# Text:

The Katskhi monastery is located in the medieval district of Argveti, later part of Imereti. It was built in honor of the Holy Trinity at the behest of the late 10th-century nobleman Rati, of the house of Liparitids (Baguashi), who settled down in Argveti c. 988 after losing his stronghold of Kldekari to the Georgian Bagratids. The construction was completed around 1010–1014 in the reign of King Bagrat III of Georgia as suggested by a tympanum inscription over the south-western entrance. In the following centuries, Katskhi served as a familial abbey and burial ground for the Liparitids. According to the Georgian chronicles, the once-powerful Liparit IV was buried there after his death in exile in the Byzantine Empire.

After the downfall of the Liparitid dynasty in the 11th century, the Katskhi monastery fell into oblivion. It reemerged from obscurity early in the 16th century, when Katskhi was granted by Bagrat III of Imereti to Prince Abulaskhar Amirejibi, who renovated the church and restored it to Christian use as the monastery of the Savior. By 1627, Katskhi appears in possession of the princely family of Abashidze, a member of which attained to the crown of Imereti as George V of Imereti from 1702 to 1707 and was buried at the Katskhi monastery after his death in exile in Tbilisi. The monastery was closed down by the Soviet authorities in 1924 and became functional again in 1990.

The Katskhi monastery was also a vibrant center of Christian culture. Surviving medieval icons and manuscripts formerly held at Katskhi are preserved in the museums of Tbilisi.

# Listed entries:
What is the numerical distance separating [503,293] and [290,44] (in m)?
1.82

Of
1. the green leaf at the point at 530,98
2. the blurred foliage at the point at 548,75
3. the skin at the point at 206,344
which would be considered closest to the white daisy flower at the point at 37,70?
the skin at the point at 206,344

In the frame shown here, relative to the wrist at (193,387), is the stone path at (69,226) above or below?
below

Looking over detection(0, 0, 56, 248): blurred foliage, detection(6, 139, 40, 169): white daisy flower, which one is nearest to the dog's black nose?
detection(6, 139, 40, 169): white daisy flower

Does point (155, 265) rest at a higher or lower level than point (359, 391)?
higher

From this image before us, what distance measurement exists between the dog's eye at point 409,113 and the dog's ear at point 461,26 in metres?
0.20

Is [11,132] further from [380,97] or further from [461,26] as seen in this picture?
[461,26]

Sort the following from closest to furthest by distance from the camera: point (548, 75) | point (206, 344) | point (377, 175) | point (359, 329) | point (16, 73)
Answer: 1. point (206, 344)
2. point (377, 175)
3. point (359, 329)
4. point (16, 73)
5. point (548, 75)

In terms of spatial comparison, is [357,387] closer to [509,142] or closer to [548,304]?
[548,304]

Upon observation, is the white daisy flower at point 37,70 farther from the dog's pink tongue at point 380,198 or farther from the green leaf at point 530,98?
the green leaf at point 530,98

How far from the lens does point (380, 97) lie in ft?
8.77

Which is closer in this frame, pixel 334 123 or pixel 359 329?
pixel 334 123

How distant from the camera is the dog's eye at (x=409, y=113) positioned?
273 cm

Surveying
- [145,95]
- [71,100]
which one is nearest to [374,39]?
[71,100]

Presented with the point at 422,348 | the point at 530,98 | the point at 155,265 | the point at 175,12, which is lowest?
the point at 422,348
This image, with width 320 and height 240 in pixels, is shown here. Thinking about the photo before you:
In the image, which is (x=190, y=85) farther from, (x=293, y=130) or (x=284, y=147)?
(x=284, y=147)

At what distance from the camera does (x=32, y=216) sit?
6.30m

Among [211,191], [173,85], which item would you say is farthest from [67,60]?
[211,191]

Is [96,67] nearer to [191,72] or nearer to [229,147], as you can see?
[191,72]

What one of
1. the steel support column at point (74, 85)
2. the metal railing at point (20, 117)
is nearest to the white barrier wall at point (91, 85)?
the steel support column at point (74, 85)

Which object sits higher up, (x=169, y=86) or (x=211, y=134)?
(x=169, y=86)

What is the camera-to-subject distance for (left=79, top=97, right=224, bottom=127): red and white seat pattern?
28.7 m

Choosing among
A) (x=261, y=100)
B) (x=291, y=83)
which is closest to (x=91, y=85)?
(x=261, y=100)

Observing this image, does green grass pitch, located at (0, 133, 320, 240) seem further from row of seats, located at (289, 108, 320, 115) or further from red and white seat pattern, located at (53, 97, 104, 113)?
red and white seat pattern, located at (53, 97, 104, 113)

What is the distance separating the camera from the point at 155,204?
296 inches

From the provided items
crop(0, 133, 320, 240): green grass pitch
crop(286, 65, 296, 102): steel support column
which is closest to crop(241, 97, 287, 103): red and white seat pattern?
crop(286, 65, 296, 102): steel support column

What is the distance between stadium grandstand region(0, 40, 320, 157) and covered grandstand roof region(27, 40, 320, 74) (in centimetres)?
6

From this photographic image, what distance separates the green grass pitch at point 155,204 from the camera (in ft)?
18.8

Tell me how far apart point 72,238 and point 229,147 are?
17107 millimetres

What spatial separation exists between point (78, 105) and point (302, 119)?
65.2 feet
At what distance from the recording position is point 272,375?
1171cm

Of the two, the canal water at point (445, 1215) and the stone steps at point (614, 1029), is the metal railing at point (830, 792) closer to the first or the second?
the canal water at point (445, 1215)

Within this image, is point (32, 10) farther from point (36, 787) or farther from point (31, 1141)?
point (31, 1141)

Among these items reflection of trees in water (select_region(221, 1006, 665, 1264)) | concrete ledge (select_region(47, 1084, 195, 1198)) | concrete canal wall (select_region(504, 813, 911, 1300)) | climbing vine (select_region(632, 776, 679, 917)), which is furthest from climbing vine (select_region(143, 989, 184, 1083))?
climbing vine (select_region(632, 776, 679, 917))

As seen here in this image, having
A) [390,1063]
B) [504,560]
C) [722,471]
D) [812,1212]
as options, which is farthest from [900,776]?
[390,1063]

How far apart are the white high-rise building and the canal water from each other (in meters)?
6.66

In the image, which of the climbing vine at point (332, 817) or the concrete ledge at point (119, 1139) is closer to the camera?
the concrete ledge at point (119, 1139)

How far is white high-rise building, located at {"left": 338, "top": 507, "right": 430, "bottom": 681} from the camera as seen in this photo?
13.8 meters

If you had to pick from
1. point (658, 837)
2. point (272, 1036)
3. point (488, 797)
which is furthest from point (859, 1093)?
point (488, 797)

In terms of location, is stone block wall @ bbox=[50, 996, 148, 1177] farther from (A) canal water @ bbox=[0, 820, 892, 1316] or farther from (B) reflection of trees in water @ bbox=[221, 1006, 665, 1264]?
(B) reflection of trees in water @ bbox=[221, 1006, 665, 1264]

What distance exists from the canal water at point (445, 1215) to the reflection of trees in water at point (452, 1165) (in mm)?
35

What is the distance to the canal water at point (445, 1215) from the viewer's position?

# What the task requires:
Retype the passage on the Katskhi monastery word for word, from "After the downfall" up to and including "again in 1990.". The records are not required for what follows.

# Output:
After the downfall of the Liparitid dynasty in the 11th century, the Katskhi monastery fell into oblivion. It reemerged from obscurity early in the 16th century, when Katskhi was granted by Bagrat III of Imereti to Prince Abulaskhar Amirejibi, who renovated the church and restored it to Christian use as the monastery of the Savior. By 1627, Katskhi appears in possession of the princely family of Abashidze, a member of which attained to the crown of Imereti as George V of Imereti from 1702 to 1707 and was buried at the Katskhi monastery after his death in exile in Tbilisi. The monastery was closed down by the Soviet authorities in 1924 and became functional again in 1990.